- Texte visé : Projet de loi de finances pour 2026, n° 1906
- Stade de lecture : 1ère lecture (1ère assemblée saisie)
- Examiné par : Assemblée nationale (séance publique)
- Mission visée : Outre-mer
Sous réserve de son traitement par les services de l'Assemblée nationale et de sa recevabilité
Toute mesure inscrite dans une loi de finances ayant pour effet de réduire des crédits budgétaires, des dotations de l’État, des concours financiers ou des dispositifs d’allègement fiscal applicables aux départements et régions d’outre-mer doit être précédée d’une étude d’impact territoriale spécifique.
Cette étude évalue, pour chaque territoire concerné, les conséquences économiques, sociales et budgétaires de la mesure envisagée, notamment sur l’emploi public, les services publics essentiels, la continuité territoriale et la cohésion sociale.
Aucune réduction de crédits, de dotations ou d’avantages fiscaux concernant les départements et régions d’outre-mer ne peut être adoptée sans que cette étude ait été transmise au Parlement et publiée en annexe du projet de loi de finances.
Par cet amendement nous proposons d'instaurer une obligation d’étude d’impact territoriale préalable pour toute mesure de réduction de dépenses publiques concernant les Outre-mer.
Les départements et régions d’outre-mer subissent de plein fouet les effets des politiques de coupes budgétaires. Chaque réduction de crédits de l’État, de dotations aux collectivités ou de dispositifs fiscaux spécifiques se traduit par une dégradation rapide des conditions de vie, des services publics et de l’investissement local.

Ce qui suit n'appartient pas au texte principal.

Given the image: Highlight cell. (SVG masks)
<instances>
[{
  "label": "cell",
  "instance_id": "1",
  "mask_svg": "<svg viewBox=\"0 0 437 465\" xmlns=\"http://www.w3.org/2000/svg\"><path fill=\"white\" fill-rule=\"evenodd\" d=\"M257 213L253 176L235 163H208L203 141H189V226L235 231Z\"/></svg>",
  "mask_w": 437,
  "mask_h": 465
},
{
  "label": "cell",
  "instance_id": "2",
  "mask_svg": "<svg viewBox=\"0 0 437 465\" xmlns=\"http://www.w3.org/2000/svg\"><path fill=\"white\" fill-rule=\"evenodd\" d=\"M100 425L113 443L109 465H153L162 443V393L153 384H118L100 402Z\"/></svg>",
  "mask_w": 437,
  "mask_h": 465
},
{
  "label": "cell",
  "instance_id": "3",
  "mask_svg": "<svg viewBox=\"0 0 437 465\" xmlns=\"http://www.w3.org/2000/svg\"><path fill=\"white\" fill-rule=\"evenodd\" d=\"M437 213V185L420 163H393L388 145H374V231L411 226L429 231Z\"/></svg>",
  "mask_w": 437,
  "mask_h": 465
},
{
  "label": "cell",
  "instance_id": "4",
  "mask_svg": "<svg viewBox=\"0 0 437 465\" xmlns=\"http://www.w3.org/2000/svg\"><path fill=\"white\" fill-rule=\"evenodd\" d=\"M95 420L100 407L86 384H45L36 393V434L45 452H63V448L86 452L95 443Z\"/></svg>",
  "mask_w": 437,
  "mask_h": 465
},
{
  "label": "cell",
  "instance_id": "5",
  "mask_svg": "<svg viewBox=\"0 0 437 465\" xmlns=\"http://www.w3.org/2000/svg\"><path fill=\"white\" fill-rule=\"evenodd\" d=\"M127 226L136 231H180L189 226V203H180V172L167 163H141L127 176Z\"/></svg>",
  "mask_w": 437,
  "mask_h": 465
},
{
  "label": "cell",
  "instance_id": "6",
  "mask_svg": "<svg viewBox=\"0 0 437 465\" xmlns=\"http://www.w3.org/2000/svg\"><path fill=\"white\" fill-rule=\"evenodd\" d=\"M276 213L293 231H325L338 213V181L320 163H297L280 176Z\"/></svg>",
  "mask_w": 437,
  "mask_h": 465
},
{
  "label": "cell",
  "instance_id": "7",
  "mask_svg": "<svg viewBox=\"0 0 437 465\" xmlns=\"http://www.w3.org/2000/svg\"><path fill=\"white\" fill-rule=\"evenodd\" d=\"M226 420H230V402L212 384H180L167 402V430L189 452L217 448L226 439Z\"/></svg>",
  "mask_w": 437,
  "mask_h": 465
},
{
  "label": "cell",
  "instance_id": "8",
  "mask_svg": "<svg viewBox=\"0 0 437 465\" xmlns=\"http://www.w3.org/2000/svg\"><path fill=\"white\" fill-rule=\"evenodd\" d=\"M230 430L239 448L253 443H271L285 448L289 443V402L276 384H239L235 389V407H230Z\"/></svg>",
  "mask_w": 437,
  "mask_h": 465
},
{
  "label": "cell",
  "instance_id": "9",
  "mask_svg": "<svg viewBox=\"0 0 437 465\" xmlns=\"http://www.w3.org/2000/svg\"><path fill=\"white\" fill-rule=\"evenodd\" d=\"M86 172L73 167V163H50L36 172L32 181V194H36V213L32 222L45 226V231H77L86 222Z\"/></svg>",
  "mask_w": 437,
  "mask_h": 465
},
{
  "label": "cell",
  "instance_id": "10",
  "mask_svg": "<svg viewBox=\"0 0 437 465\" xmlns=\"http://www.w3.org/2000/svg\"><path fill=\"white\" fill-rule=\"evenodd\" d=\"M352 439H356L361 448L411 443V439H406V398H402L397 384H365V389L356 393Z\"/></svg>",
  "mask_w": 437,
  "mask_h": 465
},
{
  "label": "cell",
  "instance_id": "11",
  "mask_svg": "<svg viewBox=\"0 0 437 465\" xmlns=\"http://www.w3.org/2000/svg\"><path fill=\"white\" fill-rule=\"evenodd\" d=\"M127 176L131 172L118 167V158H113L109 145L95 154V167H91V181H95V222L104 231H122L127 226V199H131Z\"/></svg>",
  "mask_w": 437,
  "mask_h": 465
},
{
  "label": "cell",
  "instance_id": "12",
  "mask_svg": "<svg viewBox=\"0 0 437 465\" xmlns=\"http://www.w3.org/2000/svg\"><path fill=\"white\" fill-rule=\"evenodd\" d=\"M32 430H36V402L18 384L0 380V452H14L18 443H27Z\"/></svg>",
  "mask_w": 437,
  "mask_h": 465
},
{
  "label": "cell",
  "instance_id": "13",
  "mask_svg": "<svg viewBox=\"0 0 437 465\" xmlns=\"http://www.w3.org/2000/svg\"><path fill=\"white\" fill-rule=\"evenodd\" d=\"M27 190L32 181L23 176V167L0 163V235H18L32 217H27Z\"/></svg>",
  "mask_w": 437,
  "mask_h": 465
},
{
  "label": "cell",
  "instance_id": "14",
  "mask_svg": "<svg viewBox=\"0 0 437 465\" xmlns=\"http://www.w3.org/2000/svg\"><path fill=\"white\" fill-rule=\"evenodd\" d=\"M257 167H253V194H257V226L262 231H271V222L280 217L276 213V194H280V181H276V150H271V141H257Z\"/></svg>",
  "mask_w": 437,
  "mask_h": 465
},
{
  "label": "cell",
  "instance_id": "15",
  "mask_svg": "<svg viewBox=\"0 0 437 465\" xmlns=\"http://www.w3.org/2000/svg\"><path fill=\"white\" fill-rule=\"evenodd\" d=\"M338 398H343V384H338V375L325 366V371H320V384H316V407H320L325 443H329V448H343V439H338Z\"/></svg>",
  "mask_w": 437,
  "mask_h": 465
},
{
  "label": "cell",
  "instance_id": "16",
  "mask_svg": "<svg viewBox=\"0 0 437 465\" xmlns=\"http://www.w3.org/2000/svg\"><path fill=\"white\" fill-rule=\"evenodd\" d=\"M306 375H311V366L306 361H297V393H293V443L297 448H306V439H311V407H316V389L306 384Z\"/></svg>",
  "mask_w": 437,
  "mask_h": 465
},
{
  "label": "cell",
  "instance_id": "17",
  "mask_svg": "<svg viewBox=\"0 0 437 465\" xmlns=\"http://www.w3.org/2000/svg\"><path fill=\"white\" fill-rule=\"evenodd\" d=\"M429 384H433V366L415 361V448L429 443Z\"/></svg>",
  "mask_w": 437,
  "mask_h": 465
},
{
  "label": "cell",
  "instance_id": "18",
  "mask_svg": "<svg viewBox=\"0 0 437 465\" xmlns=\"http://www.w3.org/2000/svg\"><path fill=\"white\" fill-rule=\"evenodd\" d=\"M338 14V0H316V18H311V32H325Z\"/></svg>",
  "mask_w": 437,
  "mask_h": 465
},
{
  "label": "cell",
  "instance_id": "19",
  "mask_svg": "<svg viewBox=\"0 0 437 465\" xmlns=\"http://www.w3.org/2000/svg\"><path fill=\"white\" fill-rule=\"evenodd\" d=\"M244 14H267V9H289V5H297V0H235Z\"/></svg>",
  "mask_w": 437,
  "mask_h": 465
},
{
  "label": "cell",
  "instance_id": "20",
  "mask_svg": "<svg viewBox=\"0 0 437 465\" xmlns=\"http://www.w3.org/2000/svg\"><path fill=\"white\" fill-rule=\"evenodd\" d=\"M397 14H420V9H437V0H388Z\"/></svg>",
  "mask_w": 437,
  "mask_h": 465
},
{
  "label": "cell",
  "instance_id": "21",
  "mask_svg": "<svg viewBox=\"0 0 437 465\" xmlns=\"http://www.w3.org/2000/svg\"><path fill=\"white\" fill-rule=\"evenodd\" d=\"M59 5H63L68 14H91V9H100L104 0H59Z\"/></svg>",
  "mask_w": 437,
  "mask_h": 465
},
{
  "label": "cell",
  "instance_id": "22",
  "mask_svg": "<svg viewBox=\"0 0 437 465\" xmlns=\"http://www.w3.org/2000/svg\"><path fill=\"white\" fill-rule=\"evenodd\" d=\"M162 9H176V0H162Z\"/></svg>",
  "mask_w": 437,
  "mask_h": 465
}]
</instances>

Ces territoires sont confrontés à des contraintes structurelles — éloignement géographique, dépendance aux importations, chômage massif, coût de la vie élevé — qui rendent tout rabotage uniforme particulièrement injuste. Une mesure budgétaire neutre en apparence peut ainsi avoir, en Martinique, en Guadeloupe, en Guyane, à La Réunion ou à Mayotte, des effets disproportionnés sur les populations et les collectivités.
Cet amendement vise à garantir que les décisions budgétaires nationales soient prises en connaissance de cause, en conformité avec le principe d’égalité réelle entre les territoires (loi n° 2017-256 du 28 février 2017) et dans le respect de l’article 73 de la Constitution.
Cet amendement ne crée aucune dépense nouvelle : il instaure une exigence de transparence, de responsabilité et de justice territoriale.